- EXERCISE AIM
Each line should be copied exactly.

- EXERCISE INPUT
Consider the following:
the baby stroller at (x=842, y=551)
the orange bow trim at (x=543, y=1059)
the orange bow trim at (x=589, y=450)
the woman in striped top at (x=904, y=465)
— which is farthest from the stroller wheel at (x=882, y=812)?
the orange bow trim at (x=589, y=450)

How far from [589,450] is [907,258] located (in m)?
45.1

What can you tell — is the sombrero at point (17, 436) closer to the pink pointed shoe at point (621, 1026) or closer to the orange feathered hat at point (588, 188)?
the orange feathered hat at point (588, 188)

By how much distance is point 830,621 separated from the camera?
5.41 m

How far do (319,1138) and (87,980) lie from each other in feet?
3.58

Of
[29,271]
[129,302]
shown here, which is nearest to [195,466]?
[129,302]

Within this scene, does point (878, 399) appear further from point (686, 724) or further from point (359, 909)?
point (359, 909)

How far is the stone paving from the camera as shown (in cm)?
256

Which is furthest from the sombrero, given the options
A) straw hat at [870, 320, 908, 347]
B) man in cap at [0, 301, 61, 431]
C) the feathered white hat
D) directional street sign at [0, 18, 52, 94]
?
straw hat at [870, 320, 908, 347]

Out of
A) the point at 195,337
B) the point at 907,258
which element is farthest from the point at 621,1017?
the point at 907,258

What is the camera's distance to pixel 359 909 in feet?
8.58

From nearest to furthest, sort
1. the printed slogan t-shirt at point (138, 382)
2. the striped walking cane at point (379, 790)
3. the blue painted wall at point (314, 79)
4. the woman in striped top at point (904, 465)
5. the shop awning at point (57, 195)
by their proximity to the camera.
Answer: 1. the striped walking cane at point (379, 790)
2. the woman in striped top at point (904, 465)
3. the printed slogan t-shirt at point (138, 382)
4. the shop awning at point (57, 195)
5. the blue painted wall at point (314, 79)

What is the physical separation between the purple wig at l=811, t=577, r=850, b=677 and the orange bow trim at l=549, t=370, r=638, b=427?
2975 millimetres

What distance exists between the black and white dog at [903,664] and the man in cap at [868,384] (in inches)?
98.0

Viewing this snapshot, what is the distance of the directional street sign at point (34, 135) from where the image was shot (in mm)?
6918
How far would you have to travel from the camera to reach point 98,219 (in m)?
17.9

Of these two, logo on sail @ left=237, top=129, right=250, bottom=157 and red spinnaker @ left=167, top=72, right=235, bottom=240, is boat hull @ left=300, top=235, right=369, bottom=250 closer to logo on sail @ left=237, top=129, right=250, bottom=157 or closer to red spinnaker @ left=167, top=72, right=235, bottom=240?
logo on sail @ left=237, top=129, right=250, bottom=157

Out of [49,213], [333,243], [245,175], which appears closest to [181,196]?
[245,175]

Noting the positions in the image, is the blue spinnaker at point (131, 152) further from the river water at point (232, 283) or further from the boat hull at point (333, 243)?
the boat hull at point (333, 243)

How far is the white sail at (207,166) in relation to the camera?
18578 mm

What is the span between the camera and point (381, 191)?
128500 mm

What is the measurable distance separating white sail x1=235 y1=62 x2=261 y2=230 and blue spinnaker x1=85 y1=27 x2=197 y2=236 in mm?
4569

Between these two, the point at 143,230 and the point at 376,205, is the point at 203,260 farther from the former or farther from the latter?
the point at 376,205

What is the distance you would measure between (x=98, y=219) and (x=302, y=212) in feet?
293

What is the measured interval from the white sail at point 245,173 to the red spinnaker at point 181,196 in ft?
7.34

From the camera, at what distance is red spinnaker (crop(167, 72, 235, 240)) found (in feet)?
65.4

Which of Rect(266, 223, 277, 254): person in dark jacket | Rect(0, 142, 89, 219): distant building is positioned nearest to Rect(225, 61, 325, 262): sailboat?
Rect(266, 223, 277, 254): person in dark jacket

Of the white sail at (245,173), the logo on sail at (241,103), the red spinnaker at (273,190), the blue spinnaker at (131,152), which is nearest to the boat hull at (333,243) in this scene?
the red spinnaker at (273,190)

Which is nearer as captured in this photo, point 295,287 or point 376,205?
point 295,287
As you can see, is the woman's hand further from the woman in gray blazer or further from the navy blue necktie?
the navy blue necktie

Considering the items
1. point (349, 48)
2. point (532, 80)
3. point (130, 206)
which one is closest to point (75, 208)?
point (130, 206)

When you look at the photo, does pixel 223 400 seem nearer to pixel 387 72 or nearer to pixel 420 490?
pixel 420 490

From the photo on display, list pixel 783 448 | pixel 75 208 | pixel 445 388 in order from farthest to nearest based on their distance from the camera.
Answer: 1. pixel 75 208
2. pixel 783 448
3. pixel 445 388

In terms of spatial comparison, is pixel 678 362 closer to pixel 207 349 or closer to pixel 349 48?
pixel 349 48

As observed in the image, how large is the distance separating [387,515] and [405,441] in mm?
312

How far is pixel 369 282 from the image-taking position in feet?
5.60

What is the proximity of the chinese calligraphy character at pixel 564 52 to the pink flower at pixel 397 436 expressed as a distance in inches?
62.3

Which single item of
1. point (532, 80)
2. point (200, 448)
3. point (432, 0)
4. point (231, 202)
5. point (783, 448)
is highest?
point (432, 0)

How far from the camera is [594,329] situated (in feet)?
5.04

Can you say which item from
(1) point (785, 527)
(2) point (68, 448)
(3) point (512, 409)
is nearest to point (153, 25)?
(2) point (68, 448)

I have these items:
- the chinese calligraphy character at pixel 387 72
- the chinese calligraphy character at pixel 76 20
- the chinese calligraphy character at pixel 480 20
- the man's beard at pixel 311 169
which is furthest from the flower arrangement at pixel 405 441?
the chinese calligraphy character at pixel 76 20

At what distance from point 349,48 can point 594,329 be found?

- SOLUTION TO THIS PROBLEM
Consider the following:
the baby stroller at (x=842, y=551)
the orange bow trim at (x=543, y=1059)
the orange bow trim at (x=589, y=450)
the woman in striped top at (x=904, y=465)
— which is farthest from the stroller wheel at (x=882, y=812)?
the orange bow trim at (x=589, y=450)

How far from [589,450] is [907,258] located (in m)?
45.1

What can you tell — is the sombrero at point (17, 436) closer to the pink pointed shoe at point (621, 1026) or closer to the orange feathered hat at point (588, 188)?
the orange feathered hat at point (588, 188)

By how much distance is point 830,621 separated from the camera?
5.41 m

How far do (319,1138) and (87,980) lie from each other in feet?
3.58

Of
[29,271]
[129,302]
shown here, which is nearest to [195,466]?
[129,302]

Within this scene, does point (878, 399) appear further from point (686, 724) or further from point (359, 909)?
point (359, 909)

How far is the stone paving from the camera as shown (in cm)?
256

Which is furthest from the sombrero, given the options
A) straw hat at [870, 320, 908, 347]
B) man in cap at [0, 301, 61, 431]
C) the feathered white hat
D) directional street sign at [0, 18, 52, 94]
?
straw hat at [870, 320, 908, 347]

Out of
A) the point at 195,337
B) the point at 907,258
which element is farthest from the point at 621,1017?
the point at 907,258

What is the camera's distance to pixel 359 909 in feet?
8.58

From nearest to furthest, sort
1. the printed slogan t-shirt at point (138, 382)
2. the striped walking cane at point (379, 790)
3. the blue painted wall at point (314, 79)
4. the woman in striped top at point (904, 465)
5. the shop awning at point (57, 195)
by their proximity to the camera.
Answer: 1. the striped walking cane at point (379, 790)
2. the woman in striped top at point (904, 465)
3. the printed slogan t-shirt at point (138, 382)
4. the shop awning at point (57, 195)
5. the blue painted wall at point (314, 79)

What is the physical separation between the purple wig at l=811, t=577, r=850, b=677 and the orange bow trim at l=549, t=370, r=638, b=427?
2975 millimetres

What distance exists between the black and white dog at [903,664] and the man in cap at [868,384] (in inches)?
98.0

Viewing this snapshot, what is the distance of the directional street sign at point (34, 135) from where the image was shot (in mm)?
6918
How far would you have to travel from the camera to reach point 98,219 (in m)?
17.9

Of these two, logo on sail @ left=237, top=129, right=250, bottom=157 and red spinnaker @ left=167, top=72, right=235, bottom=240, is boat hull @ left=300, top=235, right=369, bottom=250 closer to logo on sail @ left=237, top=129, right=250, bottom=157 or closer to red spinnaker @ left=167, top=72, right=235, bottom=240?
logo on sail @ left=237, top=129, right=250, bottom=157

Out of [49,213], [333,243], [245,175], which appears closest to [181,196]?
[245,175]

Noting the positions in the image, is the blue spinnaker at point (131, 152) further from the river water at point (232, 283) or further from the boat hull at point (333, 243)?
the boat hull at point (333, 243)

How far is the white sail at (207,166) in relation to the camera?
18578 mm

What is the span between the camera and point (381, 191)?
128500 mm

What is the measurable distance separating white sail x1=235 y1=62 x2=261 y2=230 and blue spinnaker x1=85 y1=27 x2=197 y2=236 in mm?
4569

Between these two, the point at 143,230 and the point at 376,205, is the point at 203,260 farther from the former or farther from the latter?
the point at 376,205

What is the distance you would measure between (x=98, y=219) and (x=302, y=212) in feet?
293

What is the measured interval from the white sail at point 245,173 to the red spinnaker at point 181,196 in ft?
7.34

From the camera, at what distance is red spinnaker (crop(167, 72, 235, 240)) found (in feet)?
65.4

Which of Rect(266, 223, 277, 254): person in dark jacket | Rect(0, 142, 89, 219): distant building is positioned nearest to Rect(225, 61, 325, 262): sailboat?
Rect(266, 223, 277, 254): person in dark jacket

Of the white sail at (245,173), the logo on sail at (241,103), the red spinnaker at (273,190), the blue spinnaker at (131,152), which is nearest to the boat hull at (333,243) in this scene?
the red spinnaker at (273,190)

Which is nearer as captured in this photo, point 295,287 or point 376,205?
point 295,287
As you can see, is the woman's hand further from the woman in gray blazer or further from the navy blue necktie?
the navy blue necktie

Considering the items
1. point (349, 48)
2. point (532, 80)
3. point (130, 206)
which one is closest to point (75, 208)?
point (130, 206)

When you look at the photo, does pixel 223 400 seem nearer to pixel 387 72 or nearer to pixel 420 490?
pixel 420 490

From the photo on display, list pixel 783 448 | pixel 75 208 | pixel 445 388 in order from farthest to nearest based on their distance from the camera.
Answer: 1. pixel 75 208
2. pixel 783 448
3. pixel 445 388

In terms of spatial comparison, is pixel 678 362 closer to pixel 207 349 or closer to pixel 349 48?
pixel 349 48

As observed in the image, how large is the distance separating [387,515] and [405,441] in mm?
312

How far is pixel 369 282 from the image-taking position in feet?
5.60

What is the proximity of the chinese calligraphy character at pixel 564 52 to the pink flower at pixel 397 436 expressed as a distance in inches?
62.3

Which single item of
1. point (532, 80)
2. point (200, 448)
3. point (432, 0)
4. point (231, 202)
5. point (783, 448)
is highest?
point (432, 0)

How far from the camera is [594,329] situated (in feet)?
5.04

Can you say which item from
(1) point (785, 527)
(2) point (68, 448)
(3) point (512, 409)
is nearest to point (153, 25)?
(2) point (68, 448)

I have these items:
- the chinese calligraphy character at pixel 387 72
- the chinese calligraphy character at pixel 76 20
- the chinese calligraphy character at pixel 480 20
- the man's beard at pixel 311 169
which is furthest from the flower arrangement at pixel 405 441?
the chinese calligraphy character at pixel 76 20

At what distance from point 349,48 can point 594,329 be found?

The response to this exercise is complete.